Your original config looks corrupted.
For example
Loopback entry:

loopback lo

Expected entry:

loopback lo {
}

Interface route in config:

static {
    interface-route6 ::/0 {
        next-hop-interface lo
    }

Expected:

static {
    interface-route6 ::/0 {
        next-hop-interface lo {
        }
    }

They're what I see from /config/config.boot file on 1.3.2 on my node.

Well, it didn't start on 1.3.2, so I don't know how the empty leaf nodes could have disappeared over time.

Is there a way to force a full rewrite of the config.boot before attempting upgrades?

Well, it didn't start on 1.3.2, so I don't know how the empty leaf nodes could have disappeared over time.

Is there a way to force a full rewrite of the config.boot before attempting upgrades?

In general "commit/save" does all work

That doesn't seem to insert missing leaf nodes, so I rebuilt the installation by copy/paste of commands from existing VM, and it migrated the routes as expected upon upgrade to 1.4-rc2.
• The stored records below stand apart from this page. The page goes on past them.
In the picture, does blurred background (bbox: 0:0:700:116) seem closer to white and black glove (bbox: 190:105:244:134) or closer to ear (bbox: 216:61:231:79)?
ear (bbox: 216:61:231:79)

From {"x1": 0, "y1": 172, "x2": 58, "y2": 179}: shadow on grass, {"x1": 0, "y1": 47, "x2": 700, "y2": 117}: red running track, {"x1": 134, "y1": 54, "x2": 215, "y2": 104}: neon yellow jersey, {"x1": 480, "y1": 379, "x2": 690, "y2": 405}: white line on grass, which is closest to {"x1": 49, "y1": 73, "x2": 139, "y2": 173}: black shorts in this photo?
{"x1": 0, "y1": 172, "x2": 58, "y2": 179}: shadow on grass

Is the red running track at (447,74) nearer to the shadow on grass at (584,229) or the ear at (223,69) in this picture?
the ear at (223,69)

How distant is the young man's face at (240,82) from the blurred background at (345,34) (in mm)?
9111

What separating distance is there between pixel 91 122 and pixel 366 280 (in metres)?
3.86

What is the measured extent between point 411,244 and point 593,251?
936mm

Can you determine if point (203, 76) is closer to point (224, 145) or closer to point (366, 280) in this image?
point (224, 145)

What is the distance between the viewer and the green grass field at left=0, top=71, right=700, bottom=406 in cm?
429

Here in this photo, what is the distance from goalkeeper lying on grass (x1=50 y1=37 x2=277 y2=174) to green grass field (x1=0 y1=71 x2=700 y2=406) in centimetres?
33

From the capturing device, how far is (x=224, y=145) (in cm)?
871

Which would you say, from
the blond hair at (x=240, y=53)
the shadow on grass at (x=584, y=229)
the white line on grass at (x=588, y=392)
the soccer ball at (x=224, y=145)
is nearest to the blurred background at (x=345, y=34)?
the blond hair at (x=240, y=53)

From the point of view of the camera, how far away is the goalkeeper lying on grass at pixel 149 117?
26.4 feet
Unless you want me to convert this issue to a request for "fixup/sanitize missing leaf nodes", the issue can close, thanks for the support investigating.

Let's not close it now, as we do not fully understand the cause

jestabro claimed this task.

Added T5611 as parent task, as it is clearly the root cause from the description above. As mentioned in T5611 the workaround of saving the config on the source system is needed due to incompatibility of the legacy parser.